▶ Passage shown:

· · ·

This is a photo of Jason Glass, his wife and their two children.

Jason Glass, left, was named July 10 by the Kentucky Board of Education as Kentucky’s new education commissioner. He and his wife Sarah, a teacher, have two children, 8-year-old Norah and 7-year-old Chase. The children will attend a Kentucky public school this fall.
Submitted photo

By Sky Carroll
sky.carroll@education.ky.gov

Coming from a family of Kentucky educators, Jason Glass had a passion for learning, community and democracy. Now, with an extensive and diverse array of educational and professional experiences, he has been able to turn those passions toward the work of being Kentucky’s next commissioner of education.

“I didn’t grow up knowing I was going to be a teacher, and then a superintendent, and then a state commissioner. I couldn’t have foreseen that as my path, but I knew that I loved learning, I cared deeply about our community and I was proud of our state and country,” he said. “I knew I needed to be in service of all three of those.”

Glass, 48, sees his role as Kentucky’s new commissioner as the ideal chance for his values and his passions to come together to serve the 648,000 students who attend public schools in the Commonwealth.

“I grew up seeing the connection between the school and the community and how important they are in supporting each other. When the school needed the community, the community was there,” Glass said. “The other side of that was also true. The school supported the community.”

Glass grew up in Brandenburg, the middle child of Jim and JoAnn Glass. Both were teachers in Meade County. His grandmother was also a teacher. His sister, Jennifer, is currently a teacher in Metcalfe County, and his brother, Greg, works as an assistant director of transmission systems at Kentucky Educational Television.

A 1990 graduate of Meade County High School, Glass attended the University of Kentucky where he earned a bachelor’s in political science and history in 1994 and then completed a master’s in teaching in 1996.

Glass landed his first teaching at Hazard High School in the Hazard Independent School District in eastern Kentucky, where he taught World Civilizations and Geography. He also coached football and track.

· · ·

▶ Required work:
[1] Revise everything in the Jason Glass article from "Glass grew up" down to "football and track.", changing "football" to "basketball".
[2] Pick up the article on Jason Glass after its last sentence and keep writing it.
The listing that comes next has no connection to the article about Jason Glass.

· · ·

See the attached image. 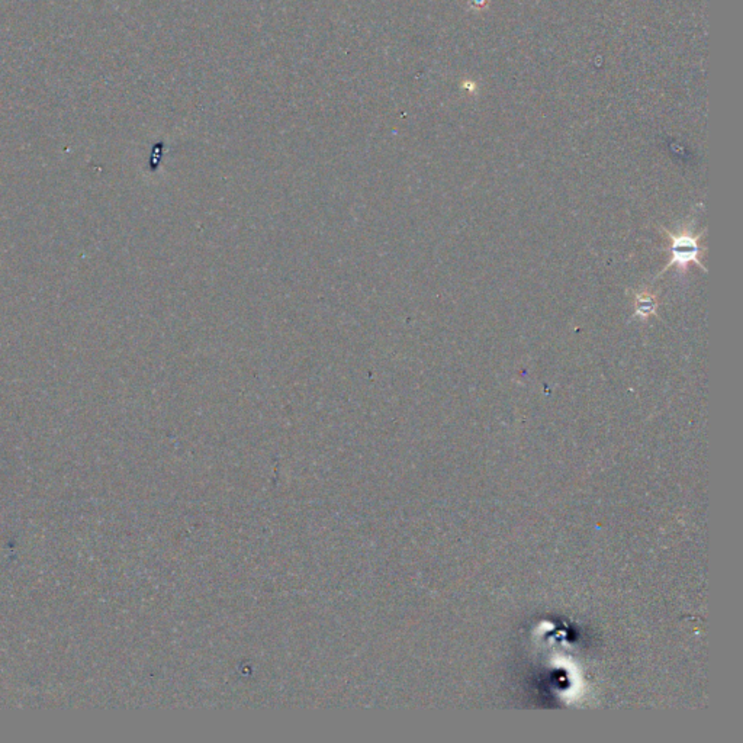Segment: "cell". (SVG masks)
I'll list each match as a JSON object with an SVG mask.
<instances>
[{"label":"cell","instance_id":"6da1fadb","mask_svg":"<svg viewBox=\"0 0 743 743\" xmlns=\"http://www.w3.org/2000/svg\"><path fill=\"white\" fill-rule=\"evenodd\" d=\"M693 224L694 221H691L689 224H685L681 227L678 232H672L665 227H659L662 232L667 234L668 239V247L667 252L669 253V262L665 266L656 278H661L665 275V271L675 266L681 273H685L689 267V265H696L701 270L707 271V269L702 265V256L706 254V247L701 245V237L706 230H702L700 234L693 232Z\"/></svg>","mask_w":743,"mask_h":743},{"label":"cell","instance_id":"7a4b0ae2","mask_svg":"<svg viewBox=\"0 0 743 743\" xmlns=\"http://www.w3.org/2000/svg\"><path fill=\"white\" fill-rule=\"evenodd\" d=\"M634 317L647 321L650 317H658V299L649 291L634 293Z\"/></svg>","mask_w":743,"mask_h":743}]
</instances>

· · ·

▶ Answer set:
[1]
Glass grew up in Brandenburg, the middle child of Jim and JoAnn Glass. Both were teachers in Meade County. His grandmother was also a teacher. His sister, Jennifer, is currently a teacher in Metcalfe County, and his brother, Greg, works as an assistant director of transmission systems at Kentucky Educational Television.

A 1990 graduate of Meade County High School, Glass attended the University of Kentucky where he earned a bachelor’s in political science and history in 1994 and then completed a master’s in teaching in 1996.

Glass landed his first teaching at Hazard High School in the Hazard Independent School District in eastern Kentucky, where he taught World Civilizations and Geography. He also coached basketball and track.

[2]
After teaching during the day, coaching football and track in the afternoon and then planning upcoming lessons, Glass recalled the grueling hours that came with his first year of teaching.

“It was tons of work and humbling, but exhilarating and challenging at the same time,” he said. “I remember the lessons that went well, where it just felt like magic. The kids were engaged, I was engaged. It just felt like the world was spinning around us, but we were all present in that moment.”

He also admitted he had his share of struggles as a new teacher.

“It was really hard work and I had to learn almost daily from my mistakes,” he said. “I had to learn to be a teacher and a learner at the same time.”

Even though Glass loved his time in the classroom, he’d always been interested in policy work related to education. He went back to UK and started in its graduate political science program, where he earned a master’s in political science. During that time, he also was teaching undergraduate courses at UK and Georgetown College. Later, Glass earned his doctorate in education leadership from Seton Hall University in New Jersey. He also holds a certificate in advanced education leadership from Harvard.

In 2001, Glass picked up and moved to Colorado after taking a position in Colorado’s Department of Education. Living in Denver, he worked in special education, data systems and assessment. He also spent time helping develop one of the first early childhood quality rating systems in the country.

After meeting his wife, Sarah, who was teaching in a district north of Denver, the two got married and decided to move to Eagle County in Colorado.

“Sarah and I fell in love and decided we wanted to live in the mountains for a few years,” Glass said.

In Eagle County, Glass first served as the director of research and assessment and then as human resources director. His wife taught 3rd grade at one of the elementary schools.

After living in Eagle County for about four years, Glass took a job in Ohio working for the nonprofit Battelle for Kids, where he did work related to President Barack Obama’s Race to the Top initiative. Then, he received a call from the governor’s office in Iowa.

In 2010, Iowa Gov. Terry Branstad selected Glass to be Iowa’s director of education, the state’s equivalent to Kentucky’s commissioner of education.

“Iowa really wanted to pass meaningful educational legislation in the state. We really had to work to lift the policy debate out of the partisan ruts on both sides and ask people ‘What are your aspirations for your schools? What are your aspirations for your children? How can we build an education reform agenda around those aspirations?’” Glass said.

While in Iowa, Glass became interested in international benchmarking, or looking at education systems around the world for ideas and innovations.

“We needed a strategy that would improve education for not just a few schools, but the entire state of Iowa,” he said.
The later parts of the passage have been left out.